The integration tests cover:

  • Insert + upsert: round-trip through a real Postgres, asserting that ON CONFLICT DO UPDATE updates the right columns (monthly_cost, usage_metric, updated_at) without overwriting created_at.
  • Transaction rollback: a failing batch (one row that overflows NUMERIC(10,2)) rolls back the whole batch, leaving pre-existing rows untouched.
  • Snapshot aggregation: a mixed set of resources across multiple (account, service) tuples produces exactly the expected snapshot rows, with correct counts and per-tuple cost totals.
  • Snapshot windowing: the --days filter on the trend command actually filters via SQL — old snapshots are excluded from short windows and included in long ones.
  • End-to-end seed → analyze: a deterministic resource set engineered to fire each rule once, inserted via InsertResources, read back via ListResources, and analyzed — asserts every rule fires exactly once and findings are sorted by potential savings descending.
  • End-to-end with synthetic data: 50 random resources generated by SyntheticProvider, full round-trip through the DB, analyzer must produce some findings (the generator skews toward waste patterns).
  • Re-seed idempotency: running insert three times on the same fixed-ID set ends with the same row count — proves the seed flow is safe to re-run on a schedule.
# Unit tests (no Docker required)
go test ./internal/...

# Integration tests (Docker must be running)
go test -tags=integration ./internal/db/ ./internal/e2e/

# Both, verbose
go test -tags=integration -v ./internal/...

All rules are pure functions (Resource -> *Finding), which makes them trivially testable without mocks, fixtures, or test databases. The code was designed to be testable from the start — not tested after the fact.

Architecture Decisions

Why not Cloud Custodian?

Cloud Custodian (Python, ~6k stars) is a mature policy engine: you write YAML rules like "if an EC2 has no Owner tag, stop it" and it enforces them across AWS/GCP/Azure. CloudOracle targets a different stage of the FinOps loop:

  • Custodian: governance and remediation — takes actions (stop, delete, tag, notify). Designed for platform teams running hundreds of policies in CI.
  • CloudOracle: analysis and reporting — read-only, LLM-assisted narrative, PDF + dashboard. Designed for the conversation between engineering and finance, not for automated enforcement.

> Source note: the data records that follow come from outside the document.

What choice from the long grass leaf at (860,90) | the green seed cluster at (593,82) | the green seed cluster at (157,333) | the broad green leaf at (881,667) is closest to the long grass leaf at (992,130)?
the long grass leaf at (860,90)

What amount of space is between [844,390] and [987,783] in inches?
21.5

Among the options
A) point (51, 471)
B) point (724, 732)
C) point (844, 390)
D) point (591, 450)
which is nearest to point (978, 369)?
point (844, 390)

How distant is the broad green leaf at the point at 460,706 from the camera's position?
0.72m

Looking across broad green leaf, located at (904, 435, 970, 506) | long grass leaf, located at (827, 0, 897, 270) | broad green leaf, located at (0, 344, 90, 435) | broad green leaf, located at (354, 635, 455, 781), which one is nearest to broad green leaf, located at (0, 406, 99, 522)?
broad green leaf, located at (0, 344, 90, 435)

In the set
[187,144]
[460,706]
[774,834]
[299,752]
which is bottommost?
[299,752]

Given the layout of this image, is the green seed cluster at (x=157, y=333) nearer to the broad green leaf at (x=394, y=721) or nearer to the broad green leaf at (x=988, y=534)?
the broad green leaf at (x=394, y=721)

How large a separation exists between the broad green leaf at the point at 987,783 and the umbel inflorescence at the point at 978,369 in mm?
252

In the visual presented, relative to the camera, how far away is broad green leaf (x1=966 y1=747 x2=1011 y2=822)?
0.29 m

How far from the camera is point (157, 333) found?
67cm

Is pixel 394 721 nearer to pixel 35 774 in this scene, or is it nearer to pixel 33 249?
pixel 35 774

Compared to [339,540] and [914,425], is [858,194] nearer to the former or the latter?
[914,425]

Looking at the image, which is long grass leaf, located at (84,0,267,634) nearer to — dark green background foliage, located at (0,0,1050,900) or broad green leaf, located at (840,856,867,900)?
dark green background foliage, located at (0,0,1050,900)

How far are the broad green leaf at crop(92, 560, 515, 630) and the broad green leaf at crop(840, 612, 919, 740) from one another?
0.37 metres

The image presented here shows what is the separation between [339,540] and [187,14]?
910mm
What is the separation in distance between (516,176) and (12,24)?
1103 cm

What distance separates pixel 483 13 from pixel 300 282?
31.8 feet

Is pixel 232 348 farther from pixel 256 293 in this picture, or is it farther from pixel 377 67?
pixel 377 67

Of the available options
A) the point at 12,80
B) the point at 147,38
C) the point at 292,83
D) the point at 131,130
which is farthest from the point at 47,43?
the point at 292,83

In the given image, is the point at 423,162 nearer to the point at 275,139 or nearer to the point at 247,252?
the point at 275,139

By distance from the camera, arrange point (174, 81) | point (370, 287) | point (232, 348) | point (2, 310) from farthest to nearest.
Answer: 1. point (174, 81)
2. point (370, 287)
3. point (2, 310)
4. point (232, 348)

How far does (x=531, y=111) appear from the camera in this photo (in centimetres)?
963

The tools are complementary: Custodian is what to enforce, CloudOracle is why it matters this month. Read-only is intentional — it's safer to adopt in a new org and removes the "did this tool just delete my database?" objection at procurement time.

Why interfaces over inheritance for LLM providers

The Provider interface in internal/llm is intentionally minimal — just GenerateSummary and Name. Each provider (Gemini, Claude, OpenAI) is a fully independent implementation. Adding a fourth provider requires zero changes to existing code: write a new file, register it in provider.go, done. This is Go's structural typing at its best — no inheritance, no abstract base classes, no framework lock-in.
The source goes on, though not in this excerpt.